======== TASK DATA ========

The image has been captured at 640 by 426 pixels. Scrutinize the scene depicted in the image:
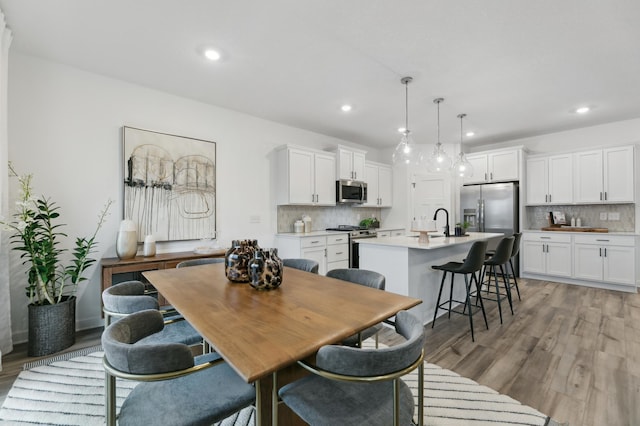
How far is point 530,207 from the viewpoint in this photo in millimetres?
5602

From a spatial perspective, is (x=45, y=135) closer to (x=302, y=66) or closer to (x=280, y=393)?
(x=302, y=66)

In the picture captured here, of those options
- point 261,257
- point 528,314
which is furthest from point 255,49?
point 528,314

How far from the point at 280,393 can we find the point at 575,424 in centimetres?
178

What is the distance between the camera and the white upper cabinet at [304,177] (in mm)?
4484

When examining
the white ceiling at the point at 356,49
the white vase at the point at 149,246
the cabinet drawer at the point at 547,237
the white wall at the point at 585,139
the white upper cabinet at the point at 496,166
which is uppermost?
the white ceiling at the point at 356,49

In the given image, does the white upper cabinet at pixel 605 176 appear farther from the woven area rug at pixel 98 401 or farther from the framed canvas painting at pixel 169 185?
the framed canvas painting at pixel 169 185

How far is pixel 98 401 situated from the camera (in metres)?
1.84

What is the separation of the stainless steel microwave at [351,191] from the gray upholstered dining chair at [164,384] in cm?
415

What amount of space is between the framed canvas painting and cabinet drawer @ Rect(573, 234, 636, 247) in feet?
18.7

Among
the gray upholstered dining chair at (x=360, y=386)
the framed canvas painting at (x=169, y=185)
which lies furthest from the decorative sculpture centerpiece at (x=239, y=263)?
the framed canvas painting at (x=169, y=185)

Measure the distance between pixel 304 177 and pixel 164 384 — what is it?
147 inches

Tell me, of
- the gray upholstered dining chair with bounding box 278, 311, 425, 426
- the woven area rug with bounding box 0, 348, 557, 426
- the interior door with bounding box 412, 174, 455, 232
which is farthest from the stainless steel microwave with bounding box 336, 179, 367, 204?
the gray upholstered dining chair with bounding box 278, 311, 425, 426

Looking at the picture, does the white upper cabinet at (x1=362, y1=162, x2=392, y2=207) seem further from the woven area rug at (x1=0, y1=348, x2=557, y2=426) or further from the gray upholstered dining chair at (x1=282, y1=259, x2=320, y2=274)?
the woven area rug at (x1=0, y1=348, x2=557, y2=426)

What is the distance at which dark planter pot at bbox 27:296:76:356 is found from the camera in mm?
2410
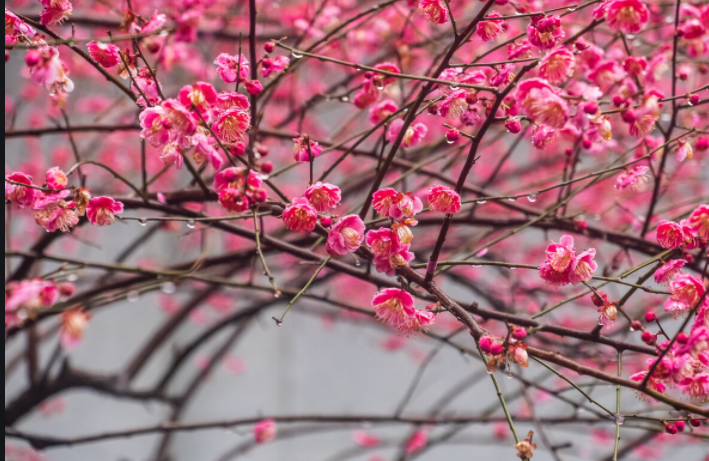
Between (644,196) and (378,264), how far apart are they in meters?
1.88

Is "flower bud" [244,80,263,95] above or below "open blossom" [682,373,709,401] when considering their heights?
above

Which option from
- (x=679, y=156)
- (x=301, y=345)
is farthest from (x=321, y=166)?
(x=679, y=156)

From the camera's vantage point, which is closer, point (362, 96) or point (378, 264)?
point (378, 264)

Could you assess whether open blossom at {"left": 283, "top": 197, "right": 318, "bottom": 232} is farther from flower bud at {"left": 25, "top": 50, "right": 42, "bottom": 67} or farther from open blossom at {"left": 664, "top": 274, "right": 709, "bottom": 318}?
open blossom at {"left": 664, "top": 274, "right": 709, "bottom": 318}

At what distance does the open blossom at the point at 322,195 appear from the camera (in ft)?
1.85

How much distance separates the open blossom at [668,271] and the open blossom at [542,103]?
230mm

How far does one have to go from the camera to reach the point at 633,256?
2061mm

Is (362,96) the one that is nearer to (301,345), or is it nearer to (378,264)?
(378,264)

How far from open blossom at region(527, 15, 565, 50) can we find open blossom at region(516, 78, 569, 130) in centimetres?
10

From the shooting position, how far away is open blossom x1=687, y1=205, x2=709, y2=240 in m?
0.57

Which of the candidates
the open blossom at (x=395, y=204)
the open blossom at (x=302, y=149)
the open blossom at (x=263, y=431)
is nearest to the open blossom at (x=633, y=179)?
the open blossom at (x=395, y=204)

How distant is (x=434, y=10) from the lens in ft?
2.00

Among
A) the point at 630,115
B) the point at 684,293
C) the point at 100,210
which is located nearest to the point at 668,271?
the point at 684,293

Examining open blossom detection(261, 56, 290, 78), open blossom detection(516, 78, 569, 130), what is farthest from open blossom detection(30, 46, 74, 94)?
open blossom detection(516, 78, 569, 130)
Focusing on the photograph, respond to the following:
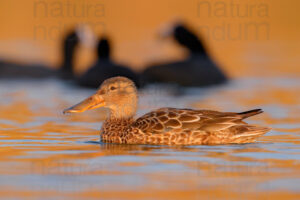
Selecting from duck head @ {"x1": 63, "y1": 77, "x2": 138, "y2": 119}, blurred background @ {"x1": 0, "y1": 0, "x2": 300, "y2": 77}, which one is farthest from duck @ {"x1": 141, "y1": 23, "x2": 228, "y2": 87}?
duck head @ {"x1": 63, "y1": 77, "x2": 138, "y2": 119}

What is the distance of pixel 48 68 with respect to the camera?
80.0 feet

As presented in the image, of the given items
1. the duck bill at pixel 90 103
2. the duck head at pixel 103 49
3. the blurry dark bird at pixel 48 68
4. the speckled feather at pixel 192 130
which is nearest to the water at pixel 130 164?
the speckled feather at pixel 192 130

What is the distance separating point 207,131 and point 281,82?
10.8 meters

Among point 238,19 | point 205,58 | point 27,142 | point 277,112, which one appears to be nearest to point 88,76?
point 205,58

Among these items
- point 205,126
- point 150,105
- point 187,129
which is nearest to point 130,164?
point 187,129

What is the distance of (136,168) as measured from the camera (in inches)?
340

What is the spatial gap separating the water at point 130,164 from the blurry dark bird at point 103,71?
15.1 ft

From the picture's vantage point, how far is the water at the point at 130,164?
748 centimetres

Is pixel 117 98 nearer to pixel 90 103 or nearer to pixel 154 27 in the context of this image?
pixel 90 103

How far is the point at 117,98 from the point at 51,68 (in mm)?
13804

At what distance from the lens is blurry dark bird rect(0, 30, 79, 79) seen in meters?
23.8

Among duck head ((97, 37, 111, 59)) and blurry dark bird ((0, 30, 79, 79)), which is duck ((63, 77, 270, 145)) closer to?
duck head ((97, 37, 111, 59))

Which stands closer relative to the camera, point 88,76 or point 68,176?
point 68,176

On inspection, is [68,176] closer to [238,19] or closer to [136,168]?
[136,168]
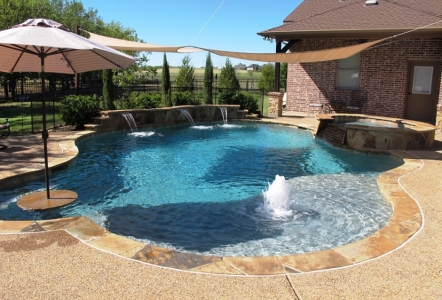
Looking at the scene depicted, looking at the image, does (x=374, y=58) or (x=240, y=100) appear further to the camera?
(x=240, y=100)

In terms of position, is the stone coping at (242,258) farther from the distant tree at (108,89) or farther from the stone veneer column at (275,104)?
the stone veneer column at (275,104)

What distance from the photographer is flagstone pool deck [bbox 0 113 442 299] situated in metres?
3.27

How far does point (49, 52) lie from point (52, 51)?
304 mm

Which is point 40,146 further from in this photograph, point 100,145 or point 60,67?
point 60,67

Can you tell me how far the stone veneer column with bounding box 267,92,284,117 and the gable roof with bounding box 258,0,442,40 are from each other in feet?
7.96

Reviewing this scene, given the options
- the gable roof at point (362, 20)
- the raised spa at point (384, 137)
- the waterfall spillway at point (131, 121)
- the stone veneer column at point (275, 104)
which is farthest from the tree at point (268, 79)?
the raised spa at point (384, 137)

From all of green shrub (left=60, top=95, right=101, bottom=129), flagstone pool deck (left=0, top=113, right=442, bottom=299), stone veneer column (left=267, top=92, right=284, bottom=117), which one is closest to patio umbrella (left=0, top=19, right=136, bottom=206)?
flagstone pool deck (left=0, top=113, right=442, bottom=299)

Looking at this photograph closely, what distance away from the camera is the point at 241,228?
17.6 ft

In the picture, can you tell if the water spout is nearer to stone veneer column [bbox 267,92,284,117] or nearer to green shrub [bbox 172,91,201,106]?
green shrub [bbox 172,91,201,106]

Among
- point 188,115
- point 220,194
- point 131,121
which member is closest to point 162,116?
point 188,115

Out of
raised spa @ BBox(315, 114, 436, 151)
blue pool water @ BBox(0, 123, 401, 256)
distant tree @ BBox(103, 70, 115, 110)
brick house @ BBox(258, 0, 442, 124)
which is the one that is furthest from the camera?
brick house @ BBox(258, 0, 442, 124)

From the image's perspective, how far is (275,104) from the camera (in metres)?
17.0

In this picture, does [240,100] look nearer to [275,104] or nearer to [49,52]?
[275,104]

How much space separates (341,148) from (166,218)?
6.90m
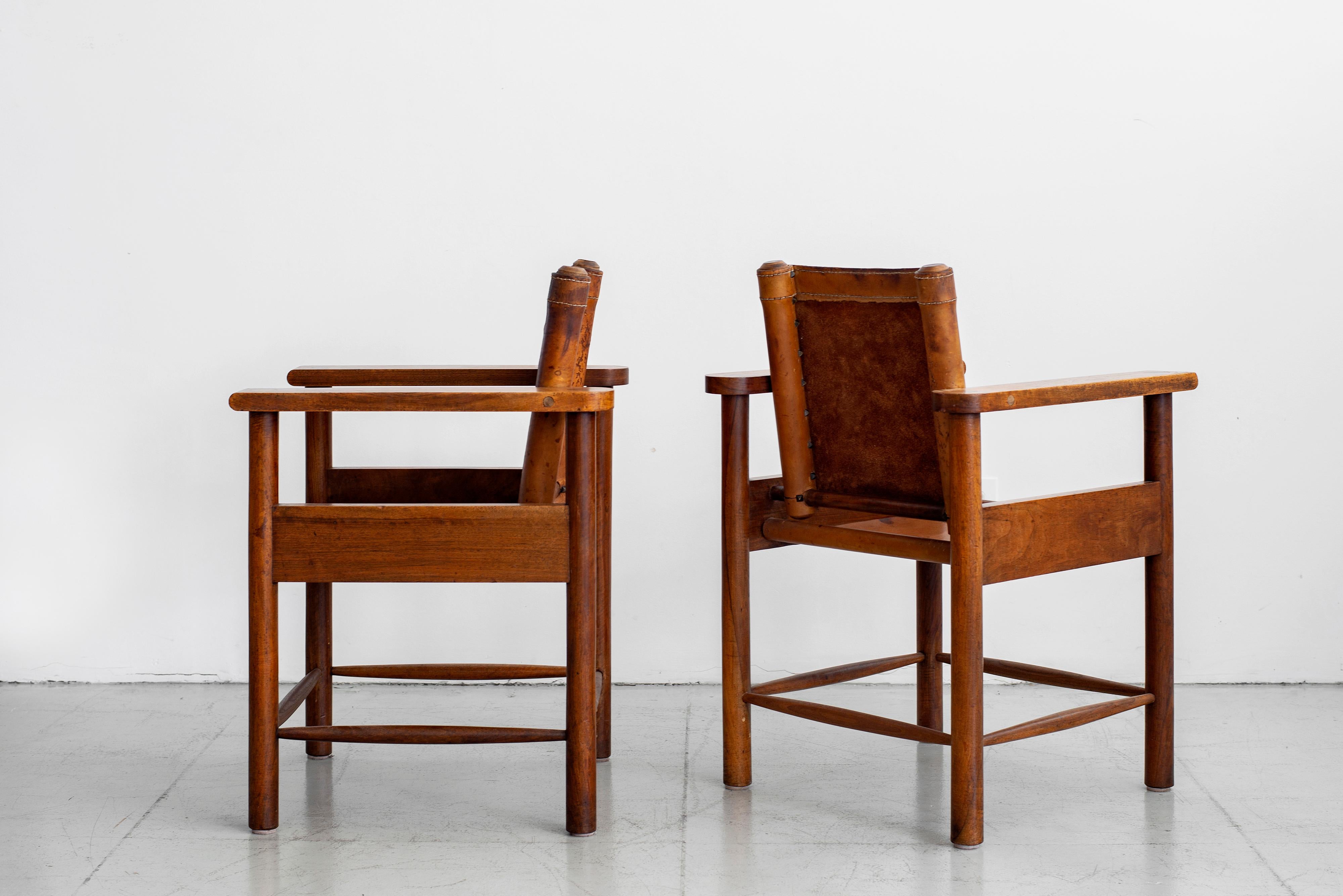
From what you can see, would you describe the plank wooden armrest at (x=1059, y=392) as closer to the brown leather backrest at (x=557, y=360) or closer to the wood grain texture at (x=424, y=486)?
the brown leather backrest at (x=557, y=360)

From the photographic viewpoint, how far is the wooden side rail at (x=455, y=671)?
272 centimetres

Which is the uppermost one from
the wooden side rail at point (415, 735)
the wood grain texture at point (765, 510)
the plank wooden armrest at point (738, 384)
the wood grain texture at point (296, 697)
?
the plank wooden armrest at point (738, 384)

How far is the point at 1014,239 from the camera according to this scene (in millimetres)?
3490

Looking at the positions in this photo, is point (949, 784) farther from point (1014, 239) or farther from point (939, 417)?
point (1014, 239)

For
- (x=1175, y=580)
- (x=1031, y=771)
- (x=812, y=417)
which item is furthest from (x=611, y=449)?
(x=1175, y=580)

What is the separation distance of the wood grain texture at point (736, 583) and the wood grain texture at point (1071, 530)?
494 mm

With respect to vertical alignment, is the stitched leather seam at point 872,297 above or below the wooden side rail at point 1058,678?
above

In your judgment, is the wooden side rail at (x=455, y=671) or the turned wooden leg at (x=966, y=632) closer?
the turned wooden leg at (x=966, y=632)

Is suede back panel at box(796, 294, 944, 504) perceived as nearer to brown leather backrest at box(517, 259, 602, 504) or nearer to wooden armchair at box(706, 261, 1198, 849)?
wooden armchair at box(706, 261, 1198, 849)

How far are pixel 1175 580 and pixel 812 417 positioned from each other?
1.61 metres

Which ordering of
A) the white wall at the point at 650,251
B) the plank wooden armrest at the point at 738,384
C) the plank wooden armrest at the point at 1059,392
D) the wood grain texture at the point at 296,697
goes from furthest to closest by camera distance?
1. the white wall at the point at 650,251
2. the plank wooden armrest at the point at 738,384
3. the wood grain texture at the point at 296,697
4. the plank wooden armrest at the point at 1059,392

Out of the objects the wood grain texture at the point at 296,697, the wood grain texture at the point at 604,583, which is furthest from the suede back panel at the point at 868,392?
the wood grain texture at the point at 296,697

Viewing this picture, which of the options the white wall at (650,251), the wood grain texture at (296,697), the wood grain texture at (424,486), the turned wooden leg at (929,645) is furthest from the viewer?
the white wall at (650,251)

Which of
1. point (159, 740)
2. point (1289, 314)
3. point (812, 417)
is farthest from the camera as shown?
point (1289, 314)
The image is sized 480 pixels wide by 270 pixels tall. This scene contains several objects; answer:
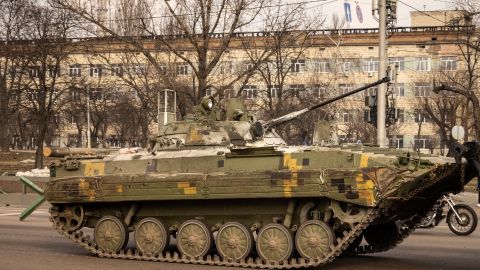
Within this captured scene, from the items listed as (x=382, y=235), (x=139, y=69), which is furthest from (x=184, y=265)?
(x=139, y=69)

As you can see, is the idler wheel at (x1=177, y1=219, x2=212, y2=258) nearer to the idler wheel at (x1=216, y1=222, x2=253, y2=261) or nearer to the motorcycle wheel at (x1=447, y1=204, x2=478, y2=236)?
the idler wheel at (x1=216, y1=222, x2=253, y2=261)

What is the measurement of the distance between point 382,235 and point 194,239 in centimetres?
334

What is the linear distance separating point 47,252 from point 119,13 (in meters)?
20.4

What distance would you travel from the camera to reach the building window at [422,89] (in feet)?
192

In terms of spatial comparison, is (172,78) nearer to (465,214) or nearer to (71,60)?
(71,60)

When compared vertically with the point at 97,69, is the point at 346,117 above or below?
below

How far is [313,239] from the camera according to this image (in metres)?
11.2

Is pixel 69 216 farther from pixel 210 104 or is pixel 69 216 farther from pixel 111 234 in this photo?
pixel 210 104

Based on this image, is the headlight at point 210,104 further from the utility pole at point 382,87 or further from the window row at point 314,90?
the window row at point 314,90

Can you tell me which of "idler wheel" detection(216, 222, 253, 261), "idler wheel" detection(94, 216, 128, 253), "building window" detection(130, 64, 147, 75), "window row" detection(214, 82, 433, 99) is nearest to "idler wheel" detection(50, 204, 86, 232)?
"idler wheel" detection(94, 216, 128, 253)

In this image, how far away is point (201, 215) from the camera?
12.6m

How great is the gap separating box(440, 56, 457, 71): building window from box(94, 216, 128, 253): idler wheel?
160 feet

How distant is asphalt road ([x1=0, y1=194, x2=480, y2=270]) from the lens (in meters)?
11.9

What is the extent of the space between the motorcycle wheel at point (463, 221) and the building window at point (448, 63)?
1684 inches
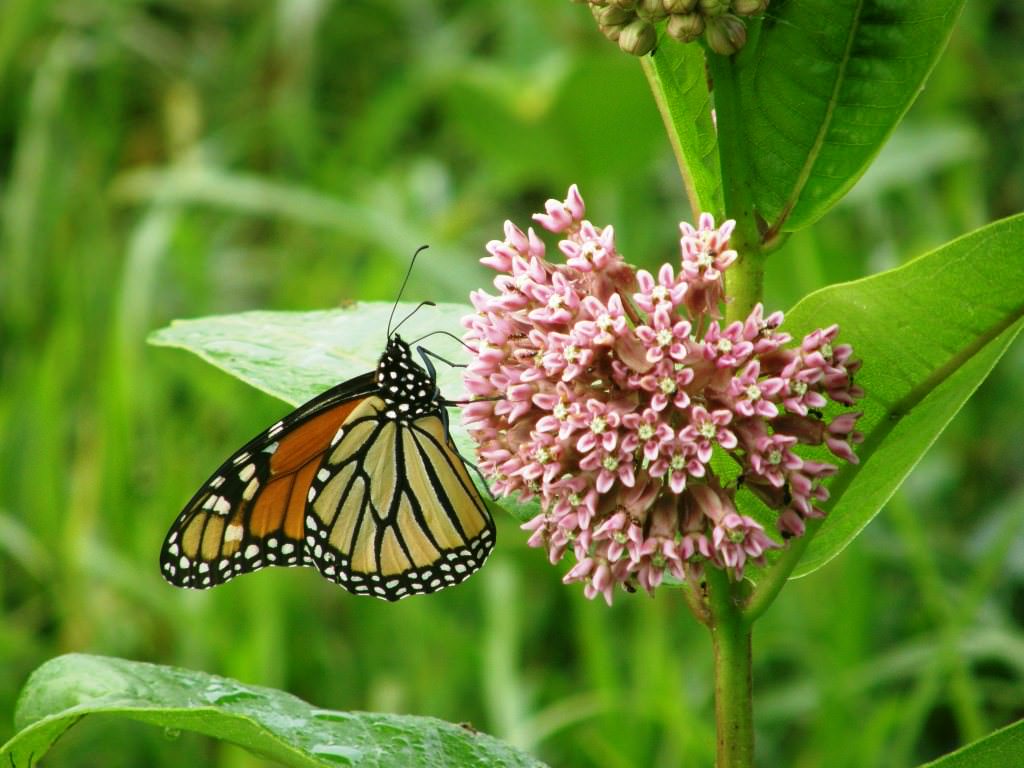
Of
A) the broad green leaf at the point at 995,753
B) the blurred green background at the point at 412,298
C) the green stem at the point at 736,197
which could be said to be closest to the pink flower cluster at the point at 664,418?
the green stem at the point at 736,197

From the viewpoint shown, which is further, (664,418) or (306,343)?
(306,343)

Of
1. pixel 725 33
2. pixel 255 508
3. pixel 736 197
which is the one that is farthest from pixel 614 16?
pixel 255 508

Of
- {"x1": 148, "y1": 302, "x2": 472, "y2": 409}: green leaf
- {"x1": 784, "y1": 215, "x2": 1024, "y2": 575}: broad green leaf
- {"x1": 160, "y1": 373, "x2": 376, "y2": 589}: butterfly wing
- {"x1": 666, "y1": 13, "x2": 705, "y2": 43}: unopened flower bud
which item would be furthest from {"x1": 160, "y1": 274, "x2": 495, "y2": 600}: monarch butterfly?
{"x1": 666, "y1": 13, "x2": 705, "y2": 43}: unopened flower bud

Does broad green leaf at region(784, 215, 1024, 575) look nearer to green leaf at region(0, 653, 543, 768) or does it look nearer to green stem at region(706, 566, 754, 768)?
green stem at region(706, 566, 754, 768)

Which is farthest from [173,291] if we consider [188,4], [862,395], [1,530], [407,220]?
[862,395]

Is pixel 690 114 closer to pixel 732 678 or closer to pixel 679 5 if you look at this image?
pixel 679 5

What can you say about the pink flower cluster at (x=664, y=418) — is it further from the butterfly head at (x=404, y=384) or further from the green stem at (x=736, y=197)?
the butterfly head at (x=404, y=384)

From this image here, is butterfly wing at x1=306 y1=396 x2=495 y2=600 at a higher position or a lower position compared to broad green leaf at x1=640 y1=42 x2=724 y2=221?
lower
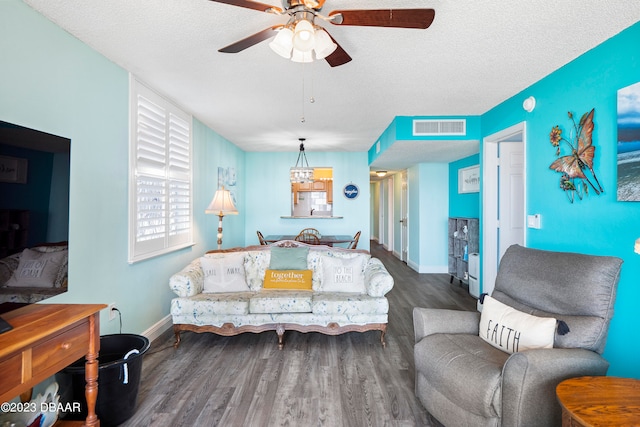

========

» **SHORT PROBLEM**: Copy out the rows above word for word, from the line that contains "Is suede back" through the line that contains "4. the plank", including both of those lines.

» **OUTPUT BELOW**:
Is suede back panel at box(796, 294, 944, 504) perceived as nearer to brown leather backrest at box(517, 259, 602, 504) or nearer to wooden armchair at box(706, 261, 1198, 849)?
wooden armchair at box(706, 261, 1198, 849)

How far are pixel 1175 580 and pixel 812 417 positioned from each other?
1.61 metres

Which ordering of
A) the white wall at the point at 650,251
B) the plank wooden armrest at the point at 738,384
C) the plank wooden armrest at the point at 1059,392
D) the wood grain texture at the point at 296,697
goes from furthest to closest by camera distance?
1. the white wall at the point at 650,251
2. the plank wooden armrest at the point at 738,384
3. the wood grain texture at the point at 296,697
4. the plank wooden armrest at the point at 1059,392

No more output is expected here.